屋上で家庭菜園を行う場合、ベランダのようにプランターを並べる方法と、屋上緑化する方法の、2種類の方法があります。プランターを並べて育てる場合のコツは、ベランダ菜園と変わらないので、「ベランダ菜園のコツ」をご覧ください。

ただし、屋上はベランダに比べて直射日光や風が強く、より過酷な環境になる場合が多いです。風でプランターが倒れたり、資材が飛ばされたりしないよう、また、水やりの頻度が多くなることなどを頭に入れて、作業計画を立てていきましょう。

屋上緑化とは?

屋上緑化の事例。写真は伊勢丹新宿店の屋上

屋上緑化の事例。写真は伊勢丹新宿店の屋上

屋上緑化とは、建物の屋上全体を使って、緑化する工法のことです。屋上の大部分を土で覆い、芝生や樹木を植えたり、ウッドデッキやテラスを作ったりして、通常の地面のガーデンと同じように楽しむことができます。

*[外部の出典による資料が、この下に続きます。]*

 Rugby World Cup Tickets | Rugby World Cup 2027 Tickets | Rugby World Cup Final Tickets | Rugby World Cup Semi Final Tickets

この屋上緑化は現在、Co2の削減や、ヒートアイランド現象の軽減などにも役立つことで注目されています。最近では、行政も推奨しており、東京都をはじめ、都市部では施工費に対する助成金を受けられる地域が増えてきています。

屋上緑化の注意点

屋上緑化を行う場合、建物の屋上に土を載せるため、特に、建物に対する「荷重」や「防水」には注意を払わなければなりません。荷重とは、建物に積載できる重量のことで、建築基準法で定められています。

たとえば、菜園用に通常の土を厚さ30cmほどに敷き詰めた場合、1平方メートルあたり300kgの荷重がかかってしまいますが、建築基準法で定められた住宅の積載荷重は、1平方メートルあたり180kgまでとなっており、完全にオーバーしてしまいます。ですから、通常の住宅で屋上緑化を行う場合は、軽量土という特殊な土を用いて、薄層で緑化できる特殊な工法を用いなければなりません。

そのため、屋上緑化で菜園をつくりたい場合は、防水のこともあわせて、専門の業者に相談し、適切な工法で行ってもらうことをおすすめします。